Set of tasks:
1. Reproduce the stretch from "No instructional television." through "students have earned." in the essay on 1950s classroom technology.
2. In the essay on 1950s classroom technology, how many film projectors did the Glenville social studies department have?

Passage to read:
Technologies I Used in My Classroom in the 1950s: Recapturing How I Taught A Half-century Ago

When I began teaching U.S. and world history in 1956 at Glenville High School (Cleveland, Ohio), there were many technological aids that I had available and used often in my five classes each day. Seven years later, when I left Glenville to train returned Peace Corp Volunteers to teach at Cardozo High School in Washington, D.C., I had added a few more items to my technological repertoire. At no time in those years did I ask myself whether they were productive, (i.e., did they get students to learn more, faster, and better?) or efficient  (i.e., did I teach more, faster, and better?). They were available, I tried them out in lessons, and I used them to help me teach the content and skills that I wanted students to learn. Period.

Between 1956-1963, every day I used the blackboard, the textbook, and the ditto machine to make student hand-outs (ah, just typing in the phrase brings back memories of smelling alcohol and purple stained fingers from handling those “spirit masters”). For the blackboard, I even used different colored chalk to make diagrams and draw pictures to make a central point of the lesson.

Every few weeks, I would use a film-strip projector and film strips that were available in the social studies department or the district’s audio-visual department located downtown. Once a month or so, I would borrow a film from the Cleveland library or the district’s collection and use the 16mm projector available to the Glenville social studies department. Using a film projector was a hassle and time-eater. I had to sign up for the projector because there was only one for the entire social studies department, get it from the department storeroom, and then wheel the cart and projector into my classroom. Then I had to thread the film onto the projector reels, preview it so I could prepare a study-guide for students, and then show it to the students–without the machine breaking down.

No instructional television. No computers. No tape recorders. No VCR or DVD players. No TV monitors hanging from the wall or ceiling. And no attendance or grade-book software for efficient recording of absences and points students have earned.

Provided data:
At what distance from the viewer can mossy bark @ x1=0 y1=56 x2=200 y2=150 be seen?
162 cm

Solutions in order:
1.
No instructional television. No computers. No tape recorders. No VCR or DVD players. No TV monitors hanging from the wall or ceiling. And no attendance or grade-book software for efficient recording of absences and points students have earned.

2. Only one, for the entire social studies department.